1️⃣ Hypoxia Triggers Angiogenesis Large tumours experience hypoxia due to limited oxygen supply. Hypoxia stabilises HIF-1α, a key transcription factor. 2️⃣ VEGF Secretion HIF-1α induces the release of vascular endothelial growth factor (VEGF). 3️⃣ Endothelial Cell Activation VEGF binds VEGFR on endothelial cells, triggering proliferation. MMPs (matrix metalloproteinases) degrade the extracellular matrix, allowing vessel formation. 4️⃣ New Blood Vessel Formation Tip cells extend filopodia to guide vessel growth. Stalk cells form the vascular structure. 5️⃣ Tumour Vascularisation New vessels supply the tumour with oxygen and nutrients. This enables metastasis, as tumour cells enter the bloodstream.

Question 71

Anti-Angiogenic Therapy

Answer 71

Bevacizumab (anti-VEGF antibody) blocks angiogenesis. VEGFR inhibitors (e.g., Sorafenib) prevent endothelial cell activation.

Question 72

How do cancer cells spread via the epithelial-to-mesenchymal transition (EMT)?

Answer 72

1️⃣ Epithelial Cell Features (Pre-EMT) Cell-cell adhesion (E-cadherin maintains tight junctions). Stationary nature (cells remain in tissue). 2️⃣ EMT Induction Tumour cells receive signals (e.g., TGF-β, Wnt, Notch) from the microenvironment. 3️⃣ Loss of Adhesion & Polarity E-cadherin downregulation → Cells detach from neighbours. Cytoskeletal changes → Increased motility. 4️⃣ Invasion & Intravasation Tumour cells penetrate the basement membrane and enter blood vessels. 5️⃣ Circulation & Survival Cancer cells travel in the bloodstream as circulating tumour cells (CTCs). Platelet cloaking protects them from immune attack. 6️⃣ Extravasation & MET Cancer cells exit blood vessels and revert to an epithelial-like state (MET). They establish secondary tumours (metastases) in new tissues.

Question 73

🔹 Targeting EMT-MET in Therapy

Answer 73

TGF-β inhibitors prevent EMT-driven metastasis. Integrin blockers reduce tumour cell adhesion.

Question 74

🔹 How do cancer cells alter metabolism to fuel growth?

Answer 74

1️⃣ Switch to Aerobic Glycolysis Even in oxygen-rich conditions, cancer cells prefer glycolysis over oxidative phosphorylation.

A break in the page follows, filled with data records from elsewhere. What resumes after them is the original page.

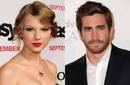 Taylor Swift festejo su cumpleaños 21 con su novio Jake Gyllenhaal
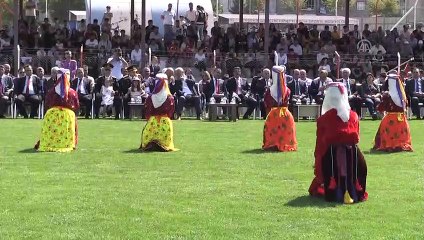 Büyük Zafer'in 97'nci yıl dönümü - NEVŞEHİR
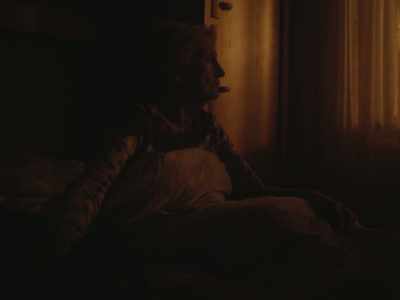I've been dead for sixty years. - The Trouble with Being Born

This produces lactate, leading to acidosis. 2️⃣ Increased Glucose Uptake Cancer cells upregulate GLUT1 transporters to take in more glucose. 3️⃣ Mitochondrial Reprogramming Reduced oxidative phosphorylation to avoid ROS accumulation. Use of glutamine for biosynthesis (glutaminolysis). 4️⃣ Lactate Export & Microenvironment Modulation Excess lactate is exported via MCT4 transporters. Acidic conditions promote invasion and immune evasion. 5️⃣ Biosynthesis for Proliferation Glycolysis intermediates feed into nucleotide, amino acid, and lipid synthesis to support rapid division.

Question 75

Therapeutic Targeting of Cancer Metabolism

Answer 75

GLUT1 inhibitors reduce glucose supply (e.g., Fasentin). LDH inhibitors block lactate production (e.g., FX11). Metformin inhibits mitochondrial complex I, affecting energy production.